Winter 2010

31st Street Beach


History

The 31st Street Beach is located in Burnham Park, a green space first envisioned by renowned architect Daniel Burnham in his seminal 1909 Plan of Chicago. Burnham’s ambitious plan to create a ribbon of lakefront parkland took many years to realize. At that time, Chicago only had four municipal beaches. These beaches were far from the south side, so residents began using a sandy strip of land between 25th and 29th Streets as a bathing beach. In 1920, voters approved $20 million to build the lakefront park. Seven years later, the South Park Commission named this green space made of landfill in honor of Burnham.

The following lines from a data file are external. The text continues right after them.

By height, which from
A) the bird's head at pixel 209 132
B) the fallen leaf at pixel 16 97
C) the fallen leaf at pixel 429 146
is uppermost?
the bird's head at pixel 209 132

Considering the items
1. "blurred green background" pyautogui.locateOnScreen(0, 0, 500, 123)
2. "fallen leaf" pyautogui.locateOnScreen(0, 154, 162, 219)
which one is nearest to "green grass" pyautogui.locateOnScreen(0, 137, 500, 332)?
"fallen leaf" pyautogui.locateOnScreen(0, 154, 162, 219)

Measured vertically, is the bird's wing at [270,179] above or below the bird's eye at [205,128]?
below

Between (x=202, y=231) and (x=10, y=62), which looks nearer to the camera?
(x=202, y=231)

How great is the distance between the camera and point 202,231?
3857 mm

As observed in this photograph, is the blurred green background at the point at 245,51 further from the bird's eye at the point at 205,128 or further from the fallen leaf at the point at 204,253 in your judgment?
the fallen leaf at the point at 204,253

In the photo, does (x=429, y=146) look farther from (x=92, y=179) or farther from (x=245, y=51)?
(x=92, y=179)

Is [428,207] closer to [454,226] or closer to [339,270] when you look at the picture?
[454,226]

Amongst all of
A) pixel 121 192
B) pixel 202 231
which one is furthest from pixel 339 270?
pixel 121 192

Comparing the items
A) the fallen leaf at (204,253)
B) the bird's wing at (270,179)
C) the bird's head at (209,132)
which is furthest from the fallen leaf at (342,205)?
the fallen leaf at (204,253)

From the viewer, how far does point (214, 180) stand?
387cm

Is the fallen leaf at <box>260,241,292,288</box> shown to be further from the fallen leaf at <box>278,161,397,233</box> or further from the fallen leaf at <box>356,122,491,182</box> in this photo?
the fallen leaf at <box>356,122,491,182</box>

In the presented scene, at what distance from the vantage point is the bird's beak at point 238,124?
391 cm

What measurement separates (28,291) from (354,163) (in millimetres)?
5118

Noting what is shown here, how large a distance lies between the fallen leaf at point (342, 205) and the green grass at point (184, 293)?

BurnhamPark served as the site for Chicago’s second World’s Fair, A Century of Progress , between 1933 and 1934. After the fair, the newly consolidated Chicago Park District made additional plans for Burnham Park that echoed Burnham’s original vision for the space. With federal funding through the Works Progress Administration (WPA), the park district began improvements in the mid-1930s, including additional landfill, playfields, walkways, tennis courts, basketball courts, and the 31st Street Beach and beach house.

A 1997 initiative called for the replacement of outdated structures on the lakefront, so the modern beach house replaced the original structure. At turn of the 21st century, the Army Corps of Engineers began to reconstruct the shoreline revetments in Burnham Park from 26th Street to 56th Street, allowing for the expansion of 31st Street Beach into a much larger beach.